+++ EXTRACTED MATERIAL

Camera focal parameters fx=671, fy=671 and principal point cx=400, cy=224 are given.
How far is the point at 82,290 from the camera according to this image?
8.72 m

++++++
+++ EXTRACTED MATERIAL

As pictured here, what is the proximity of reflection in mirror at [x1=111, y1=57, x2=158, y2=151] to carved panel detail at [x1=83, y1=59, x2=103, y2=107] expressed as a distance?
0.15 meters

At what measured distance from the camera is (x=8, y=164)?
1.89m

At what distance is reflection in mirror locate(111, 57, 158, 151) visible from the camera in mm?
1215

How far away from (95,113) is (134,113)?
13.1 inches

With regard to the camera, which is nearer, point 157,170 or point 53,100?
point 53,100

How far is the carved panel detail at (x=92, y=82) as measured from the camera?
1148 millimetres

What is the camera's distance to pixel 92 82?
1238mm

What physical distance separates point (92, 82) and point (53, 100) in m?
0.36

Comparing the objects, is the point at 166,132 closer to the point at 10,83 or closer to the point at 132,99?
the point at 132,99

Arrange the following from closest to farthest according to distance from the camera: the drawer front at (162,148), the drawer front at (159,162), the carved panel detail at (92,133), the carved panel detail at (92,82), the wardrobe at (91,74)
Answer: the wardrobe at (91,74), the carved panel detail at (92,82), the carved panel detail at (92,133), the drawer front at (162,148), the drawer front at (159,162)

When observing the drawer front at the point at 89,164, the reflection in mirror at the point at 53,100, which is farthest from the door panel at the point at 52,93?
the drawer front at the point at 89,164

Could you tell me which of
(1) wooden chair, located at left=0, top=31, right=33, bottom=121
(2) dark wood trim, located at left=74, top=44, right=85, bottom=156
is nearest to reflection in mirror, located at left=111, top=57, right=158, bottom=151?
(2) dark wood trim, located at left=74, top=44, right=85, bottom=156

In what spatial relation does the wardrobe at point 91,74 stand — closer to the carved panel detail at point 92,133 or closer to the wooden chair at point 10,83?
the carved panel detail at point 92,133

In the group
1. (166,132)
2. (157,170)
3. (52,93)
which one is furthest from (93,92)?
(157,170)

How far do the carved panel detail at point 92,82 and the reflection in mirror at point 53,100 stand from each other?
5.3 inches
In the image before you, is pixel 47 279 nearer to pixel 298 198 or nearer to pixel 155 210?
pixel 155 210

++++++

SET EXERCISE | Collect every line of the material above that contains the string "farthest", and copy each one in full. Case counts.

SOLVED EXERCISE |
Arrange the following from closest to farthest according to distance from the camera: the drawer front at (162,148), the drawer front at (159,162), the carved panel detail at (92,133), the carved panel detail at (92,82), the wardrobe at (91,74)
When observing the drawer front at the point at 89,164, the reflection in mirror at the point at 53,100, which is farthest from the door panel at the point at 52,93?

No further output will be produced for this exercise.